One way an organization can streamline the detection process is to directly integrate its HR system with the legal hold application in its e-discovery system. By integrating systems, information from the HR system can be directly fed into the legal hold application enabling all cross-referencing to be done automatically. For instance, an employee may give notice to its employer that he or she has accepted a position at a different organization. As soon as that employee's official departure date is recorded into the HR system, an alert regarding the status change would be sent directly to the e-discovery system, potentially within mere hours of the update. Legal will be automatically notified if the employee's ESI subject is subject to a hold, resulting a much quicker detection of impending actionable employee status changes.    

Act

Once it is confirmed that an employee status change presents a potential risk for data spoliation, the organization must enact a response plan that accounts for the different actions that might be required. For example, if a departing employee is a key player in an active litigation matter, the legal team will likely decide to immediately alert IT to make a copy of that employee's data before the systems are wiped and reissued. However, applying this response to every departed employee can quickly lead to over preservation, which can burden IT, increase legal risk exposure over time and undermine data disposal initiatives.

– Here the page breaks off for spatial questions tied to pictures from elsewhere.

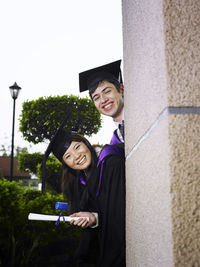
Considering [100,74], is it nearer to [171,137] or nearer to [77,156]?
[77,156]

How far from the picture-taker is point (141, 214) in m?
0.90

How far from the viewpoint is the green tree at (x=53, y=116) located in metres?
4.88

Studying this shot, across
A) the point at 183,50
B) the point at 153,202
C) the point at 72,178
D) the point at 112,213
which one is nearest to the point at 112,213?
the point at 112,213

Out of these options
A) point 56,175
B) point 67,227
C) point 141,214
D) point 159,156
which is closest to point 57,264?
point 67,227

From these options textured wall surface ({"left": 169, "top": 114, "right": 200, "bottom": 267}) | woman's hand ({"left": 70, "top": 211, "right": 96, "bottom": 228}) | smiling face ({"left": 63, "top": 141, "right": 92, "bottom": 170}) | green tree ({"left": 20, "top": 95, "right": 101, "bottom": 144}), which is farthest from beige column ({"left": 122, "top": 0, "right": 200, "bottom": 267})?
green tree ({"left": 20, "top": 95, "right": 101, "bottom": 144})

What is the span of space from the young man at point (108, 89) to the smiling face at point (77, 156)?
443 mm

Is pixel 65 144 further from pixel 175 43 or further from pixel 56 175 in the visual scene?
pixel 56 175

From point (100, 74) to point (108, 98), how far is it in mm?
287

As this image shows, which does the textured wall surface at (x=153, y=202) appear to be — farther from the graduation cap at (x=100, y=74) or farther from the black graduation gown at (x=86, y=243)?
the graduation cap at (x=100, y=74)

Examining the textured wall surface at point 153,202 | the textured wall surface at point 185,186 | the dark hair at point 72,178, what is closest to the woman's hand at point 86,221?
the dark hair at point 72,178

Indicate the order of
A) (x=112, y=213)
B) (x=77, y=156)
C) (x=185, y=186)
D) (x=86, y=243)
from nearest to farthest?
(x=185, y=186) < (x=112, y=213) < (x=86, y=243) < (x=77, y=156)

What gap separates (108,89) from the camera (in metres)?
2.48

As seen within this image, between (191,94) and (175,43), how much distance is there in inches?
6.4

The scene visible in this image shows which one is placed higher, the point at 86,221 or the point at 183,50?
the point at 183,50
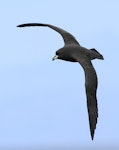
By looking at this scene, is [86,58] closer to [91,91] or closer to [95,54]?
[95,54]

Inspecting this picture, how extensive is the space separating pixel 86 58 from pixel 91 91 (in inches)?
124

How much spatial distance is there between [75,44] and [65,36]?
5.76ft

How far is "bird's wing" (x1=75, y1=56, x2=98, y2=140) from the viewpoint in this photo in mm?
20672

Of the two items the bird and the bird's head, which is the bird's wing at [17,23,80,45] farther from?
the bird's head

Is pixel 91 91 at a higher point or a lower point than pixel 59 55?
lower

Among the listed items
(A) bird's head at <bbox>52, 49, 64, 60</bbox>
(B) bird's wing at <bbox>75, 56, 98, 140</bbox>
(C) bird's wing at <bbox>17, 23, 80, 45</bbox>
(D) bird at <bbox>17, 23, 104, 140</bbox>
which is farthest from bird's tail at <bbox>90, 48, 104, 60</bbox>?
(B) bird's wing at <bbox>75, 56, 98, 140</bbox>

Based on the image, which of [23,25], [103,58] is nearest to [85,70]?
[103,58]

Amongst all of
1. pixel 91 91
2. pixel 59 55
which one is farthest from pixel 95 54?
pixel 91 91

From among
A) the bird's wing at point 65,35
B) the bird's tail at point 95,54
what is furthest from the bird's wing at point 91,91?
the bird's wing at point 65,35

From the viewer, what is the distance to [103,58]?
26.5 meters

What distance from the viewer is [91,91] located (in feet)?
70.7

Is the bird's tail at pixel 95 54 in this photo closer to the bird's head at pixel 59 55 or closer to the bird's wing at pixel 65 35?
the bird's head at pixel 59 55

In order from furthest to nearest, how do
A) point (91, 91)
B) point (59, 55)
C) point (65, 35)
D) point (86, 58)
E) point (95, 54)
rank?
point (65, 35)
point (95, 54)
point (59, 55)
point (86, 58)
point (91, 91)

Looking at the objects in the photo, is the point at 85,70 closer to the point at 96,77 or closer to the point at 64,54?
the point at 96,77
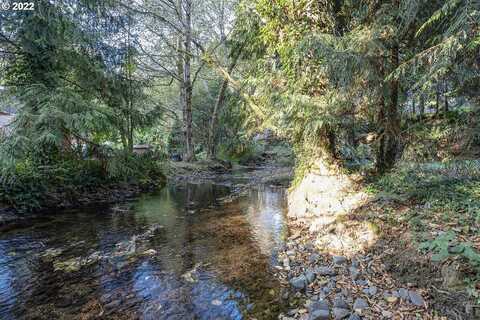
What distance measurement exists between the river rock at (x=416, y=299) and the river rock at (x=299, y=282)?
44.8 inches

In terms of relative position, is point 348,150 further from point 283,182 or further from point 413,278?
point 283,182

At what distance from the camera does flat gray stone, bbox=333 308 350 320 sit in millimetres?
2820

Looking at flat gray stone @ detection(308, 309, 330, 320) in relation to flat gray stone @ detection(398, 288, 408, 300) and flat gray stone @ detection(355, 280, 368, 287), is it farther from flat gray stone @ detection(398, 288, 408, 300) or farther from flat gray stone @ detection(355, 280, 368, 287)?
flat gray stone @ detection(398, 288, 408, 300)

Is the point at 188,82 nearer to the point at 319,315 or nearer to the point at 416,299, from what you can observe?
the point at 319,315

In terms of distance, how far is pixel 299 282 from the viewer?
3.51 m

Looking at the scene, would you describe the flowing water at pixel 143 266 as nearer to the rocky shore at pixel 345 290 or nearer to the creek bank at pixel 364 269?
the rocky shore at pixel 345 290

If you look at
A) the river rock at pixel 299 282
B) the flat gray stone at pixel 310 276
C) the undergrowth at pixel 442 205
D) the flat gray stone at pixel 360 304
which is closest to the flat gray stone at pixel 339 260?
the flat gray stone at pixel 310 276

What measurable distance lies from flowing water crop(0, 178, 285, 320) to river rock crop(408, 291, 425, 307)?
1.39 meters

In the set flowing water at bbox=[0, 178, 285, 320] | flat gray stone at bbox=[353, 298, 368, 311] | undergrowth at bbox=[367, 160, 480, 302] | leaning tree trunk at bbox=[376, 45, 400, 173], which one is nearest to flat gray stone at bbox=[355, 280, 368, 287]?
flat gray stone at bbox=[353, 298, 368, 311]

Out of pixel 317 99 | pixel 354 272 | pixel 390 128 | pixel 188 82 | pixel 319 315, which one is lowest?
pixel 319 315

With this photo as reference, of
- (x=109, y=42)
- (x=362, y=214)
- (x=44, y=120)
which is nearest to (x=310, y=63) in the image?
(x=362, y=214)

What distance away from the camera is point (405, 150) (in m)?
5.73

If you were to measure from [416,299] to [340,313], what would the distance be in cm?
78

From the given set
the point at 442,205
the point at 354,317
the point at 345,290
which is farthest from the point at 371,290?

Employee interviews can help legal teams identify the most relevant data requiring preservation. Ideally, the interview would be conducted directly with the departing employee prior to that individual actually leaving the organization. If that's not possible, it can be prudent to interview the departed employee's former supervisor or former colleagues, since they may be able to recount what the employee worked on and when. Just like tracking employee changes, the interviews should be systematic, simple and automated. In some cases, simple surveys delivered over email can bring back valuable information as long as responses to those surveys can be easily accessed and aggregated. If the interview concerns active litigation, members of the legal team should have a fairly good grasp on the key issues and timelines associated with the case. The interview should be mainly comprised of yes or no questions that address the employee's involvement. Good interview questions can be as simple as: Were you involved in project X; or, did you exchange any emails with Person A?